Indeed, when Macron said, on August 27, that “the European continent will never be stable, will never be in security, if we don’t pacify and clarify our relations with Russia,” he was re-stating a geopolitical truth which European chancelleries have repeatedly forgotten to their cost.
Numerous are the occasions when international diplomacy has sought to exclude Russia, or to push her influence as far back as possible to the north and the east, outside of European affairs.
In 1878, the Congress of Berlin sought to dilute any increased Russian influence in the Balkans following Russia’s victory in the war against Turkey of 1877-1878. The result was a dramatic increase in the power of Austria in the Balkans to counteract Russia: Bosnia-Herzegovina was placed under Austrian rule. This in turn led not only to an increase in tensions with Russia, especially after Austria annexed the province in 1908, but also to nationalist unrest there.
The assassination of the Archduke Franz Ferdinand in Sarajevo in June 1914 was, to some extent, the consequence of the Congress of Berlin and of the exclusion of Russia. As the Cambridge historian Dominic Lieven shows brilliantly in his ‘Towards the Flame’ , the First World War was in a sense primarily a war in the East between the Germanic powers and the Russian empire, and only secondarily a war fought in the trenches of Belgium and northern France.
Europe repeated the mistake at the Versailles peace conference in 1919, from which the Soviet Union was, like Germany, excluded. According to the inexorable laws of diplomacy, which resembles Newton’s third law, the exclusion of a state inevitably leads it to conclude alliances with other excluded states.
Within a few years of Versailles, Weimar Germany and Soviet Russia signed the Treaty of Rapallo (1922) which is widely regarded as a major failure of Western policy because the two humiliated states joined forces to repel Western triumphalism.
Without wishing to push historical analogies too far, we witnessed a second Rapallo this year. It was deeply symbolic that, while the Western powers were congratulating themselves on the 75th anniversary of the Normandy landings, a celebration which implied that the Second World War had been won by Americans, Canadians, British and French alone, and not by the USSR or China, President Putin was hosting President Xi in Moscow where he called him “my best friend.”
It goes without saying that the same error was repeated again after the Second World War, when the breakdown in relations between East and West led to the Cold War.
This conflict not only structured the entire international system for many decades, dividing Europe in the process, it also led to myriad proxy wars in Africa, Asia and Latin America. It is difficult to think of a clearer illustration of Macron’s dictum about the necessity of peace with Russia than the period 1948-1989.

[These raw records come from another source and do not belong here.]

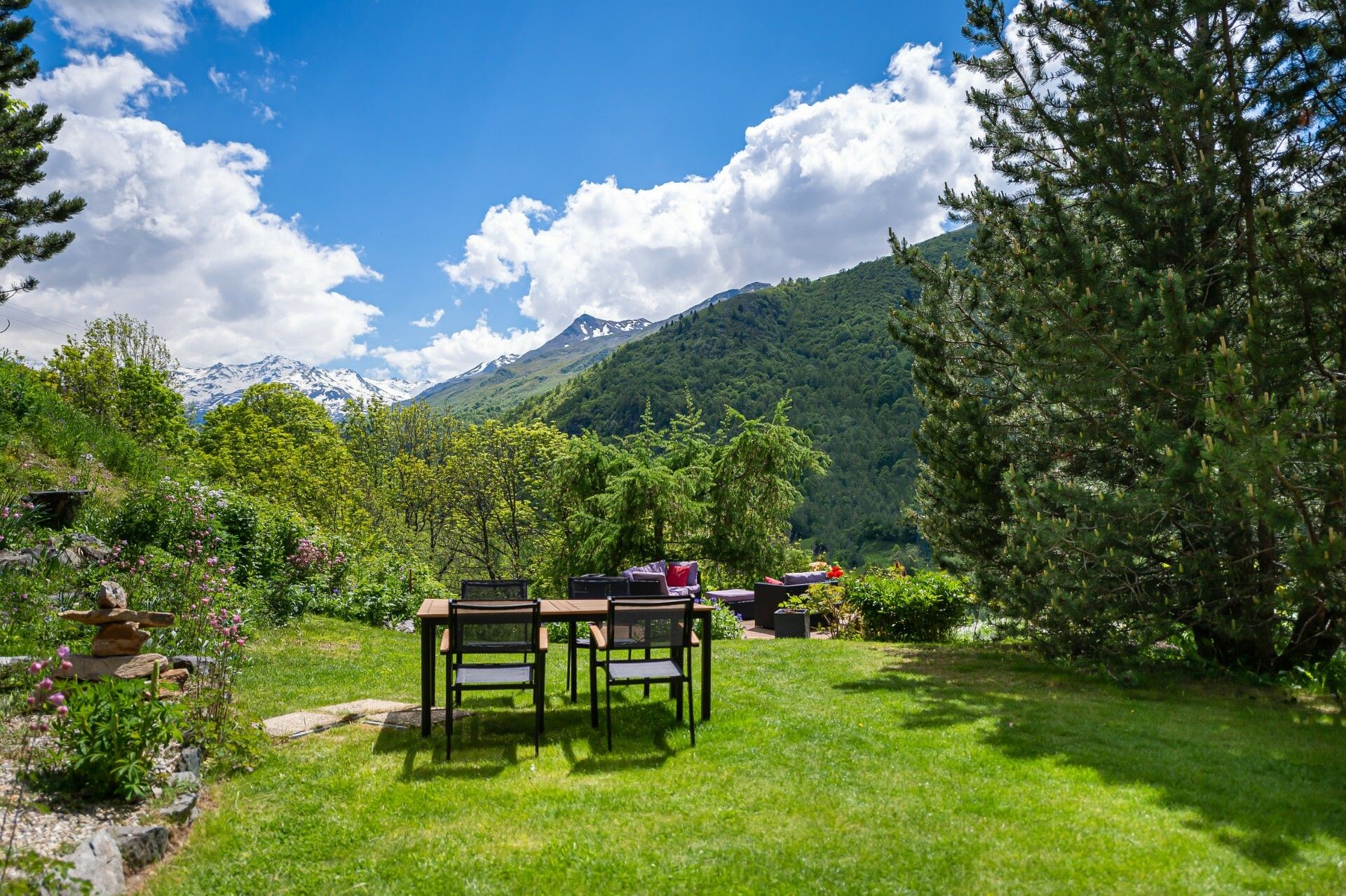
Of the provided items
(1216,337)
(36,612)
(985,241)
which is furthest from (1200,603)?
(36,612)

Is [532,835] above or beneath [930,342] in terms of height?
beneath

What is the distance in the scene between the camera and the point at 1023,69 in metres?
8.29

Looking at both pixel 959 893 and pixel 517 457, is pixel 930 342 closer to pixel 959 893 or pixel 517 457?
pixel 959 893

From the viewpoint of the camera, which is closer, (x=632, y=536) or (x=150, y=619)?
(x=150, y=619)

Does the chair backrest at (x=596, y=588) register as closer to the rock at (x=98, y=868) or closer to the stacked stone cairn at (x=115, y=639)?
the stacked stone cairn at (x=115, y=639)

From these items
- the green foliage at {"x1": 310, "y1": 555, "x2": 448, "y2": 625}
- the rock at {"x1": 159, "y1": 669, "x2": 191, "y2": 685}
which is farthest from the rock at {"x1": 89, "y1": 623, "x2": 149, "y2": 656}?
the green foliage at {"x1": 310, "y1": 555, "x2": 448, "y2": 625}

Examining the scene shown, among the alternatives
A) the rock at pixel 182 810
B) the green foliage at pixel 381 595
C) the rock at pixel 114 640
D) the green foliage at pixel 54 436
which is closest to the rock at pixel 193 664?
the rock at pixel 114 640

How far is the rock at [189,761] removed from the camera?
163 inches

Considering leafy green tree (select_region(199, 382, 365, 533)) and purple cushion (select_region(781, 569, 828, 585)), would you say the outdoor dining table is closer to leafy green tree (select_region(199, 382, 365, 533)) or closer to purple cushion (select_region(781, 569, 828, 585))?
purple cushion (select_region(781, 569, 828, 585))

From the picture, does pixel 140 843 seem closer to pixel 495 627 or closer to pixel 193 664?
pixel 495 627

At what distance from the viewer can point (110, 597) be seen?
472 centimetres

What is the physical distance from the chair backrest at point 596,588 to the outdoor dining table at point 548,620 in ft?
3.62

Emmanuel Macron seems, therefore, to have confirmed his belief in the classical theory of international relations, according to which they should be conducted according to the discernible realities of power and geography, and not according to the misleading temptations of ideology.
He has, in short, enunciated a state-based vision instead of a values-based one.

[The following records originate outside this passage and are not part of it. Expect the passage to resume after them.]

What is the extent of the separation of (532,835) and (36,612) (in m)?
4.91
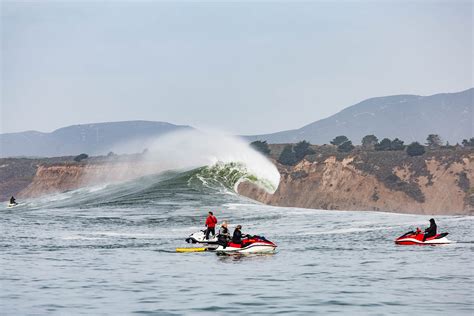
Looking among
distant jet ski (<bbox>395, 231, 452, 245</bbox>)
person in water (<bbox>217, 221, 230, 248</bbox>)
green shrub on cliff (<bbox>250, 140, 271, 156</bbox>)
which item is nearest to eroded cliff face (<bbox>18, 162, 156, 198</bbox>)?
green shrub on cliff (<bbox>250, 140, 271, 156</bbox>)

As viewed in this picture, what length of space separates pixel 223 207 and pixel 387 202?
188ft

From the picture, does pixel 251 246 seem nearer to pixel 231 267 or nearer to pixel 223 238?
pixel 223 238

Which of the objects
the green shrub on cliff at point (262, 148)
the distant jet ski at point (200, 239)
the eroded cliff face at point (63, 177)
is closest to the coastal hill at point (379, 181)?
the green shrub on cliff at point (262, 148)

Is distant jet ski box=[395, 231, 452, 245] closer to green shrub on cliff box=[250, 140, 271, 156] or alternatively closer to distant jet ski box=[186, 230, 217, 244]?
distant jet ski box=[186, 230, 217, 244]

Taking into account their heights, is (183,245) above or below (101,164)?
below

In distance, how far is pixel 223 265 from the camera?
1293 inches

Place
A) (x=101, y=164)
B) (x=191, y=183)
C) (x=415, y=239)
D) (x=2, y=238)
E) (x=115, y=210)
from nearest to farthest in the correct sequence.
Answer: (x=415, y=239) < (x=2, y=238) < (x=115, y=210) < (x=191, y=183) < (x=101, y=164)

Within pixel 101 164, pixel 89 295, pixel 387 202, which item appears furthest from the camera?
pixel 101 164

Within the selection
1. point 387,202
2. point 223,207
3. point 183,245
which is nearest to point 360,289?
point 183,245

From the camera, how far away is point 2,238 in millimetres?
43219

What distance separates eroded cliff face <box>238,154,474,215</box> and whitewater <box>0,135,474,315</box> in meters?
53.2

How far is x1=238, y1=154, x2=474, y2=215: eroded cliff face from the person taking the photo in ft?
369

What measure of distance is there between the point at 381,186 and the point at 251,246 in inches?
3299

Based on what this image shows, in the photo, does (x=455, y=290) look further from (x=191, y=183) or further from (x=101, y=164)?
(x=101, y=164)
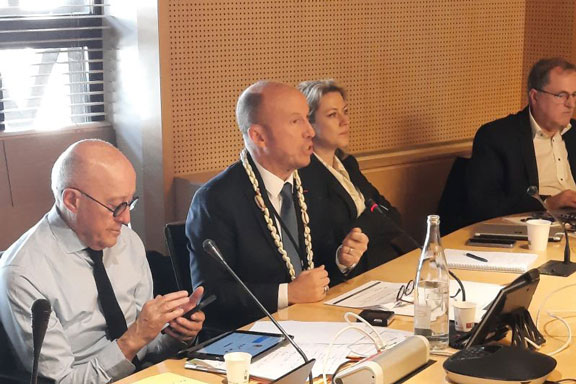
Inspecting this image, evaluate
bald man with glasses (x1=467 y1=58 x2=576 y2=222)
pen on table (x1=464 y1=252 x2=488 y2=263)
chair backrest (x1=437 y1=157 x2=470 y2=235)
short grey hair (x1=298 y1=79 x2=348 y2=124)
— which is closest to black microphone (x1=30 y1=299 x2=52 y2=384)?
pen on table (x1=464 y1=252 x2=488 y2=263)

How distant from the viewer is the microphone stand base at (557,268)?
3267 millimetres

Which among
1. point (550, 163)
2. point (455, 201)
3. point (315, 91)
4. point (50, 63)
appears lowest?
point (455, 201)

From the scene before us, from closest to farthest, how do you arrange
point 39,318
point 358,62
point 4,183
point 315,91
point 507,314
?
point 39,318, point 507,314, point 4,183, point 315,91, point 358,62

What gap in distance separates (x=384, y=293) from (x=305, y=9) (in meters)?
2.23

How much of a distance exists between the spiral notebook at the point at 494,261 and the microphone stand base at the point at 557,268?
0.18 feet

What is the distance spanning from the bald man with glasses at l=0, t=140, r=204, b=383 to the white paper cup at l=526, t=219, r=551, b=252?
154 centimetres

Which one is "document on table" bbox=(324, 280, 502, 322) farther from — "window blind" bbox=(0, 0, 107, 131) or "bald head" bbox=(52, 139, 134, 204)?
"window blind" bbox=(0, 0, 107, 131)

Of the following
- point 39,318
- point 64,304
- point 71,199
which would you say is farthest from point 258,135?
point 39,318

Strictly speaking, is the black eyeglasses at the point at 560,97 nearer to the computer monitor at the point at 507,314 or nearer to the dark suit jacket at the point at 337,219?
the dark suit jacket at the point at 337,219

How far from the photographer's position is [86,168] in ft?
8.71

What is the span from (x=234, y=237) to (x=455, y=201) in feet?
6.73

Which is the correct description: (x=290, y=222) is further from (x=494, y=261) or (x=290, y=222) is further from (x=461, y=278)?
(x=494, y=261)

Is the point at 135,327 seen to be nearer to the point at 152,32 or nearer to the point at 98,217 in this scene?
the point at 98,217

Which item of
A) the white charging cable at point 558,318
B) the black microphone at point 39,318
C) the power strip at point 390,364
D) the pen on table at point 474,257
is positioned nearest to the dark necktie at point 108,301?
the black microphone at point 39,318
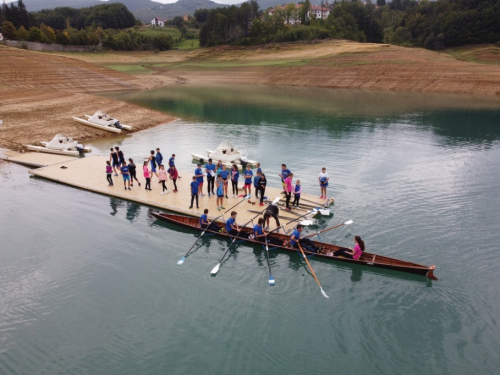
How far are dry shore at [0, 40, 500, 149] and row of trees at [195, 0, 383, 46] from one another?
8.88 meters

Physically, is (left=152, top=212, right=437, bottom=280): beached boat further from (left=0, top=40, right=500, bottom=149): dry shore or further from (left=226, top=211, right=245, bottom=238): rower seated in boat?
(left=0, top=40, right=500, bottom=149): dry shore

It is striking that this approach is diametrically the opposite of that adopted by the European Union as an institution for the last five years, which has struggled to regain some internal cohesion by presenting Russia as a bug-bear which threatens the post-modern values for which Europe stands.
If Macron appeals over the heads of the EU bodies in order to project France’s specific role as an international mediator, then he will deserve credit for pursuing a genuinely European policy instead of the present bogus so-called “European” policy designed by the bureaucrats in Brussels for their own shoddy ends.